Date arithmetic with timedelta in Pandas - Time & Space Complexity
We want to understand how the time it takes to do date calculations changes as we work with more dates.
Specifically, how does adding or subtracting time from many dates affect the work done?
Analyze the time complexity of the following code snippet.
import pandas as pd
from datetime import timedelta
dates = pd.date_range('2023-01-01', periods=1000)
delta = timedelta(days=5)
new_dates = dates + delta
This code creates 1000 dates and adds 5 days to each date.
Identify the loops, recursion, array traversals that repeat.
- Primary operation: Adding a fixed time difference to each date in the list.
- How many times: Once for each date, so 1000 times in this example.
When we add a time difference to each date, the work grows as we have more dates.
| Input Size (n) | Approx. Operations |
|---|---|
| 10 | 10 additions |
| 100 | 100 additions |
| 1000 | 1000 additions |
Pattern observation: The work grows directly with the number of dates.
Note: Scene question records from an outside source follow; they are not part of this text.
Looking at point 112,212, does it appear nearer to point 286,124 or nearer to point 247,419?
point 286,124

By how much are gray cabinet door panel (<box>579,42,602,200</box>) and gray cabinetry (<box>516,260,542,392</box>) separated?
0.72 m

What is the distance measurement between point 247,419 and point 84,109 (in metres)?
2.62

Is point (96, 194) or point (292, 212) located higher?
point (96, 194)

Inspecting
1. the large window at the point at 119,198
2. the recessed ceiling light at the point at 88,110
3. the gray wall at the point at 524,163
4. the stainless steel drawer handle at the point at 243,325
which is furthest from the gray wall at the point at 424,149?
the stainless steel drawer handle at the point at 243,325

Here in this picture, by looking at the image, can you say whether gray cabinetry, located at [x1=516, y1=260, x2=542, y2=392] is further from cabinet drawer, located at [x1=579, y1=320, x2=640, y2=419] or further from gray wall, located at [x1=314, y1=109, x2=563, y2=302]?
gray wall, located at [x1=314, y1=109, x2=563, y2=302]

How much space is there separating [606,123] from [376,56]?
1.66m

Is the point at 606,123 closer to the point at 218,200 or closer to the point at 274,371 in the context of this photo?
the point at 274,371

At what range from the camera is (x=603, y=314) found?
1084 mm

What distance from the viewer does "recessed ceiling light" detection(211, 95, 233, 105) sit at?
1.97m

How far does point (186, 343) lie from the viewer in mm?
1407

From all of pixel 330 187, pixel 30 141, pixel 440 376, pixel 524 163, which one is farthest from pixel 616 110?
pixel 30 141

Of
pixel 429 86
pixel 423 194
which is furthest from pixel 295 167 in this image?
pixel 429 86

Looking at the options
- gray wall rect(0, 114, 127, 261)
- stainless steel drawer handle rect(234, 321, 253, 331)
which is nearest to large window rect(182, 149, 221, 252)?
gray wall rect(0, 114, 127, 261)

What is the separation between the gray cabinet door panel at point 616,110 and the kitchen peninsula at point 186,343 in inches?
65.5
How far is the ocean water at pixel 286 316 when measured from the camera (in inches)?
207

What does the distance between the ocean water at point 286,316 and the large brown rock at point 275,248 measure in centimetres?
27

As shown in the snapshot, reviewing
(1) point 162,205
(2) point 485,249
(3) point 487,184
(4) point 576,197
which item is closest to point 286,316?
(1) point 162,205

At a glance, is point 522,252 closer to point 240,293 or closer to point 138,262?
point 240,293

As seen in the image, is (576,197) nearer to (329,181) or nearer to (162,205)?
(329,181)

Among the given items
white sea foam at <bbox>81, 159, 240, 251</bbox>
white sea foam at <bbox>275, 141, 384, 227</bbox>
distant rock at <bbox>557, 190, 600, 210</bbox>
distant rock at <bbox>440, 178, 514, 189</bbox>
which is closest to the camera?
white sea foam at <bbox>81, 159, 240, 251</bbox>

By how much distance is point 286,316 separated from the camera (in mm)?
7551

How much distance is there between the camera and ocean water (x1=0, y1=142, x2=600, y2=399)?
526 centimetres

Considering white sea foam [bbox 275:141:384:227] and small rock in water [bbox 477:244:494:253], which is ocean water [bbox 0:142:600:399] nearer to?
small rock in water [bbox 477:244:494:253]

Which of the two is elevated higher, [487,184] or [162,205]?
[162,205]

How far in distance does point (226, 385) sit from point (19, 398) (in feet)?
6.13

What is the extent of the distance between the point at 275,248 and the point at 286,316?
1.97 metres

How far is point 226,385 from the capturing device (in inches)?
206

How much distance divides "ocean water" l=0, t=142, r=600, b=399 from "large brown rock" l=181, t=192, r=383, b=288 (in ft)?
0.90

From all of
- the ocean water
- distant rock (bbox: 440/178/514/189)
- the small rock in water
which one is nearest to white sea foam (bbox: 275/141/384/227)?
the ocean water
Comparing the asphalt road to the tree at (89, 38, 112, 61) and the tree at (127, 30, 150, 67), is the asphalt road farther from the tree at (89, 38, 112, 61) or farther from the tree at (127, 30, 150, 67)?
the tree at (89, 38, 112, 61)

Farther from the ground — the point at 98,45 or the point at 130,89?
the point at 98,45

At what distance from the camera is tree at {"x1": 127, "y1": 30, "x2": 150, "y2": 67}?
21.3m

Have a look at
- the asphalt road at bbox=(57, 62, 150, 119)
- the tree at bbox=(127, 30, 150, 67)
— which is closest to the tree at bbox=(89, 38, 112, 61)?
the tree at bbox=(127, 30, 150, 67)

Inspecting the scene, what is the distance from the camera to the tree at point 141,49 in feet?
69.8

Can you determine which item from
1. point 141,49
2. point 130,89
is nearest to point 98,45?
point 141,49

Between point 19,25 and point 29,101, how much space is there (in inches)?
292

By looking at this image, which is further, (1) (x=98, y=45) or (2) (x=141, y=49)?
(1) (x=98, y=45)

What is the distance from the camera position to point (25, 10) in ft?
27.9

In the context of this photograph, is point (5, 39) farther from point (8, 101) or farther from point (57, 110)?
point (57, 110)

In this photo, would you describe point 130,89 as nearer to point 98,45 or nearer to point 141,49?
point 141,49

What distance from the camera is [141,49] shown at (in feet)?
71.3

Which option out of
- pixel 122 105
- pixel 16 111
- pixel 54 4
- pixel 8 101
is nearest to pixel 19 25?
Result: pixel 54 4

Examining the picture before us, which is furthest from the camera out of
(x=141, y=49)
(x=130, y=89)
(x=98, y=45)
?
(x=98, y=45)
Double the dates, double the work.
Time Complexity: O(n)
This means the time to add a timedelta grows in a straight line with the number of dates.
[X] Wrong: "Adding a timedelta to a list of dates happens instantly regardless of list size."
[OK] Correct: Each date must be updated one by one, so more dates mean more work and more time.
Understanding how operations scale with data size helps you write efficient code and explain your choices clearly.
"What if we added a different timedelta to each date instead of the same one? How would the time complexity change?"